1.  Reflect back and think about where you think this belief has come from?  Recognise it as something that has been picked up in the past -  you can choose to work on it and let it go.

2. Think about why this belief is not helpful to you, how is it keeping you from the life that you want?

3.  If you were to state the absolute opposite to your limiting beliefs, what would they become?  e.g.  "I am not brainy enough" becomes "I am brainy enough"  "I'm not worthy of such a senior position" becomes "I am worthy/I deserve this senior position"

4.  Look for the evidence that supports your new positive beliefs:  "I have studied in the past, I enjoy learning, I can learn more"  "I have worked hard for this promotion, I passed the interview with positive feedback, I can do this".

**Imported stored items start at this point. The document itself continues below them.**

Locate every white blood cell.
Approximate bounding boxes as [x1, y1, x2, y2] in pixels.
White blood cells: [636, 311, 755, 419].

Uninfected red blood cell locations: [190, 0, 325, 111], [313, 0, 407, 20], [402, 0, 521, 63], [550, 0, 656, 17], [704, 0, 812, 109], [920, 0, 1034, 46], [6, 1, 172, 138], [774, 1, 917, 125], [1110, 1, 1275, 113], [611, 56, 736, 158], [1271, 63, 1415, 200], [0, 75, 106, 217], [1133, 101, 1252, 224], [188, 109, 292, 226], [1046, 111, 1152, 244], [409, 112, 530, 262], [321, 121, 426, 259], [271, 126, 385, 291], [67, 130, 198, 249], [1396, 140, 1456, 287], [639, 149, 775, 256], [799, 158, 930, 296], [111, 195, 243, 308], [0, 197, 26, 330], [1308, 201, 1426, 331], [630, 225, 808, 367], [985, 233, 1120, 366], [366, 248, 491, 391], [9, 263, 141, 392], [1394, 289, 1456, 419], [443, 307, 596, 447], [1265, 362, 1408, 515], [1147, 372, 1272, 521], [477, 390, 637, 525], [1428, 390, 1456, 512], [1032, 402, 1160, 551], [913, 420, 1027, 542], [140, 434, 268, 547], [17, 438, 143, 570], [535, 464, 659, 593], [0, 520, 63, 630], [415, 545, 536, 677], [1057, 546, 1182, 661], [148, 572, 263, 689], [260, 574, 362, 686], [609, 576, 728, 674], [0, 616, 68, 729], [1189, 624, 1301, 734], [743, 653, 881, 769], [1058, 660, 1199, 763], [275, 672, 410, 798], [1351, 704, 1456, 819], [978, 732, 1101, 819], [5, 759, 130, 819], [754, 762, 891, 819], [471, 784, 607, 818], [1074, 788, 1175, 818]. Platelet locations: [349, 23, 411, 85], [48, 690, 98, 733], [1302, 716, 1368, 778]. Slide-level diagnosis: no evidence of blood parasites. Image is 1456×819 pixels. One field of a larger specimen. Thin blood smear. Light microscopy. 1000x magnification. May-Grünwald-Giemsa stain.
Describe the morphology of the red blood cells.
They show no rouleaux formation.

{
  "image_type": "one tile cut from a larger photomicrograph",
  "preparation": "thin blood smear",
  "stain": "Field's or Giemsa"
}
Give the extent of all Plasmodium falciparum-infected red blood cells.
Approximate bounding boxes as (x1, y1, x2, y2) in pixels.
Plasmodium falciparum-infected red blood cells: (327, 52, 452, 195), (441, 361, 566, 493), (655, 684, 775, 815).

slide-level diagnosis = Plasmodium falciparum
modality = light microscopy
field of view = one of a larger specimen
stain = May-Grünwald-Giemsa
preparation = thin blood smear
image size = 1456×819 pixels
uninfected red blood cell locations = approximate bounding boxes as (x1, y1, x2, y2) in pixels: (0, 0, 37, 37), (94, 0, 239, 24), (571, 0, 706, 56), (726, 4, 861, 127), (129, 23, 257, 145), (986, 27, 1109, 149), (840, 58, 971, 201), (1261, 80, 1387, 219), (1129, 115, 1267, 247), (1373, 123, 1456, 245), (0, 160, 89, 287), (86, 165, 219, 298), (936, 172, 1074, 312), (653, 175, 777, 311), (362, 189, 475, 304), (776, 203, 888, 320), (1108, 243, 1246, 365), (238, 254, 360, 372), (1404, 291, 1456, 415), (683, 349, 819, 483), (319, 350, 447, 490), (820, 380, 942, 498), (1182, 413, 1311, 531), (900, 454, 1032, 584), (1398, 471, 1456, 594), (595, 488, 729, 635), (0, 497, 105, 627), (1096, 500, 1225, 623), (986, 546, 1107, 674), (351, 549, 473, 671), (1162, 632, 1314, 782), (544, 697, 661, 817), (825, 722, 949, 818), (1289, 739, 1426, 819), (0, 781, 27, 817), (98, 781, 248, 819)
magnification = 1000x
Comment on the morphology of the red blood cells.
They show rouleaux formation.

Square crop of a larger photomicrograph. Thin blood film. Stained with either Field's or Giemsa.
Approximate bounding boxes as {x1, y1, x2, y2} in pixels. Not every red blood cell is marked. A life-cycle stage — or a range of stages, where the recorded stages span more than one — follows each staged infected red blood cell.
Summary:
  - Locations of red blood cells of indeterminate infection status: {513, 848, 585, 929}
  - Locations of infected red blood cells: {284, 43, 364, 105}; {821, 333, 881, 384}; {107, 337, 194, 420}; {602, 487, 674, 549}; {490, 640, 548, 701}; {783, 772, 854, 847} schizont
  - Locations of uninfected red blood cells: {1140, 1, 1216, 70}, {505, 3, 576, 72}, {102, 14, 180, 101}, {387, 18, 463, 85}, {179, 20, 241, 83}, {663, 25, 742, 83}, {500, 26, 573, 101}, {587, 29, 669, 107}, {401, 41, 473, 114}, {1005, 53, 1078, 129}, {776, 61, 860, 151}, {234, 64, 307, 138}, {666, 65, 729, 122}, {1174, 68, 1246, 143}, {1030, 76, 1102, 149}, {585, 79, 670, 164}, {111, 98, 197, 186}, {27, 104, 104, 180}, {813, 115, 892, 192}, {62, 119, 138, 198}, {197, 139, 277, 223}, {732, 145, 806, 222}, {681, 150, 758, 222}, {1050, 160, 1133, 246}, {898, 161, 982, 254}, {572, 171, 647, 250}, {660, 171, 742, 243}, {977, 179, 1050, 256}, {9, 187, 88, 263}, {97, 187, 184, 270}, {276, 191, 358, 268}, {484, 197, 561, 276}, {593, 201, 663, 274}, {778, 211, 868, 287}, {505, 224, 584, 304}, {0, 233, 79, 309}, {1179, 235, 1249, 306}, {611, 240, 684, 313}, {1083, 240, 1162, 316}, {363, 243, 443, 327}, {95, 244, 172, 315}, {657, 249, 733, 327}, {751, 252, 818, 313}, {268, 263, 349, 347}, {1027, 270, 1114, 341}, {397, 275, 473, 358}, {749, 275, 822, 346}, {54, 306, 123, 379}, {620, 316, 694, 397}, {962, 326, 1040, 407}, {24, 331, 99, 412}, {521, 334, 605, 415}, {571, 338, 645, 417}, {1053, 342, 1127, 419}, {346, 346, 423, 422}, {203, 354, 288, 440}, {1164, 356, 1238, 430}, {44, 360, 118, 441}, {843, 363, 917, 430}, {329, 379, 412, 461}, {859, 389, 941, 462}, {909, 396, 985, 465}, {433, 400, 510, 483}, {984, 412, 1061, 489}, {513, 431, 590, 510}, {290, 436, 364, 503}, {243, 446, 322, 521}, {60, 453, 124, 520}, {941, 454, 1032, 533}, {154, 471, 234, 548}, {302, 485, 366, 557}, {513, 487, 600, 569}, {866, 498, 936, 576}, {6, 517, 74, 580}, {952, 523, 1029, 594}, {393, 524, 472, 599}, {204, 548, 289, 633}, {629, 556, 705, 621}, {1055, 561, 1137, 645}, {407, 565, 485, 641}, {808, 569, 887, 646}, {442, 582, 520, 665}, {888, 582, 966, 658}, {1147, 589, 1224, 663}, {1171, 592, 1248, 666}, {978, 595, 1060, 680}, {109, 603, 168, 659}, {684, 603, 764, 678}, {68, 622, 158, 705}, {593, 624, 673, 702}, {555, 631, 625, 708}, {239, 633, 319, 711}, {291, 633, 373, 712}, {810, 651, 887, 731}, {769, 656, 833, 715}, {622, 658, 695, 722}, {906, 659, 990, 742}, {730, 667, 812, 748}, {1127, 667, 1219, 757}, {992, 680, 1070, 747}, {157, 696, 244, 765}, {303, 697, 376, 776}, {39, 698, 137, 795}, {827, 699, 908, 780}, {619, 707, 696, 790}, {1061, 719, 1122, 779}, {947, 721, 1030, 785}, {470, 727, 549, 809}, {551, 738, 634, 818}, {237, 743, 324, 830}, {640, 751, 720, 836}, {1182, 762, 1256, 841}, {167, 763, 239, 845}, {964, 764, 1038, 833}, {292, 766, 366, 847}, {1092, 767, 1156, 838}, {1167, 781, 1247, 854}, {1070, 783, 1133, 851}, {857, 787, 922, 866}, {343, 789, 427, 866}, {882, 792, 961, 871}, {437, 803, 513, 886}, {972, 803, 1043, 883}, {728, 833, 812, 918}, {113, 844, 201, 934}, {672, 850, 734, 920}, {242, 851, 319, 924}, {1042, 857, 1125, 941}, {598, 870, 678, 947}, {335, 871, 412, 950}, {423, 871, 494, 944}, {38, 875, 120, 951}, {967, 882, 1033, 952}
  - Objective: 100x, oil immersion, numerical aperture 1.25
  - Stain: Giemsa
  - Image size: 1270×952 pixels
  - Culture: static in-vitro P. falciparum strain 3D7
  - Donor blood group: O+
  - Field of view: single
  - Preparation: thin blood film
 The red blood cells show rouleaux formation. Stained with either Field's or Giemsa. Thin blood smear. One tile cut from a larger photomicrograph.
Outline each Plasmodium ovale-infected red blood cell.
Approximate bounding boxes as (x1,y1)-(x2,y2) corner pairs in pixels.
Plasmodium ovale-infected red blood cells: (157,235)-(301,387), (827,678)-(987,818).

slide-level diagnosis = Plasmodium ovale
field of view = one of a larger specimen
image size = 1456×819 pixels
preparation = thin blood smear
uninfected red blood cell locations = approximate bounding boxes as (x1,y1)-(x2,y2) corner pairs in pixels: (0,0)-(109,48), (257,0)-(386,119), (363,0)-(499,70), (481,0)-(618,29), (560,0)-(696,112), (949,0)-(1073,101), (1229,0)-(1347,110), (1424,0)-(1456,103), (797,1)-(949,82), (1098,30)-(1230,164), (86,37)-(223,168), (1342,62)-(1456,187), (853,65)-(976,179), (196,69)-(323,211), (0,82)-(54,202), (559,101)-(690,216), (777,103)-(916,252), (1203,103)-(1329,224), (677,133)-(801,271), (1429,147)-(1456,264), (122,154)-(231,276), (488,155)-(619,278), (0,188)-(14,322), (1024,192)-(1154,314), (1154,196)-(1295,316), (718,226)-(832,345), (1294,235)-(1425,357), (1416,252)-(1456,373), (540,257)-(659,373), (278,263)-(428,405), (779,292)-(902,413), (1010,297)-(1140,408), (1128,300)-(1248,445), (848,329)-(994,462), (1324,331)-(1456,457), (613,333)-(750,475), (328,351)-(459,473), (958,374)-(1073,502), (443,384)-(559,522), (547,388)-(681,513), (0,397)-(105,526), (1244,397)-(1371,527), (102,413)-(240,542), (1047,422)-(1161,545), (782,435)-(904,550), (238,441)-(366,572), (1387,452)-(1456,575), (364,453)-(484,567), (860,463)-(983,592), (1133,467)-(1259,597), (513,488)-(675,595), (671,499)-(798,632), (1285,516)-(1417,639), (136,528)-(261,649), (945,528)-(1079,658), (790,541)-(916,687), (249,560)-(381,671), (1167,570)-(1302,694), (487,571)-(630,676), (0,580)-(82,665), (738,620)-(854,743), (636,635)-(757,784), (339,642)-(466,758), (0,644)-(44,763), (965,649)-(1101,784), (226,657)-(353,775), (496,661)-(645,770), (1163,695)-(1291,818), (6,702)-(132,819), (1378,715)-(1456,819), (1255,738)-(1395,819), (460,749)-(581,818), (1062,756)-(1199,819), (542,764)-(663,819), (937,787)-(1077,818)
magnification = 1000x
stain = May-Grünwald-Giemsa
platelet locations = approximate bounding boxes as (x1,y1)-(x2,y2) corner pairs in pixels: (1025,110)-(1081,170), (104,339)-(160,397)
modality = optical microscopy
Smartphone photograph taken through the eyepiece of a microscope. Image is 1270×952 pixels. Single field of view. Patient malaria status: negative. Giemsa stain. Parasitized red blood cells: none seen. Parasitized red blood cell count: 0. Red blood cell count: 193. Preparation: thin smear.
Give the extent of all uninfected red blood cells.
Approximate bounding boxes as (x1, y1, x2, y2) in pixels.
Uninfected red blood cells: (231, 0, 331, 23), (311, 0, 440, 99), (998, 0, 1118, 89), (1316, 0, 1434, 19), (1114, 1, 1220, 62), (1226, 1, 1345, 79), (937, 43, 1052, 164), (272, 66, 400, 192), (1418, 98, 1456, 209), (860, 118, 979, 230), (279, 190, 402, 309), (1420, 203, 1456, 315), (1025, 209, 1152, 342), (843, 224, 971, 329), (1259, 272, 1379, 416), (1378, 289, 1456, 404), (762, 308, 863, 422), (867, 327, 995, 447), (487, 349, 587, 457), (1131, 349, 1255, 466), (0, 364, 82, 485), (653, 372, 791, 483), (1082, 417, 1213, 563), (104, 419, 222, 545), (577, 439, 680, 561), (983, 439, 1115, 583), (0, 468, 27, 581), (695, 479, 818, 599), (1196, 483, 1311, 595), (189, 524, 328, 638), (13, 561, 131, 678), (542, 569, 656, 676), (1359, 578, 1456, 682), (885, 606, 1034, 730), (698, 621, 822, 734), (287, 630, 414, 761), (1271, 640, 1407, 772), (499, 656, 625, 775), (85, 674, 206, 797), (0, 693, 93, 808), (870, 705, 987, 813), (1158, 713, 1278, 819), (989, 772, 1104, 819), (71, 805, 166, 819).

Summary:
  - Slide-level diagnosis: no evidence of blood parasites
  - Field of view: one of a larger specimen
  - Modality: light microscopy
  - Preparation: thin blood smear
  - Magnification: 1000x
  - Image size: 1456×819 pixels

5.  Think about how your life will be different if you practice these new empowering beliefs

6.  Decide to take action.  What can you do to add more evidence to support your newfound positive beliefs?


I cannot say that my Imposter Syndrome and the warmth of that protective blanket does not exist anymore.  It has a tendency to rear its head when I am thinking of doing something that is outside of my comfort zone, that will be challenging or stretching in some way.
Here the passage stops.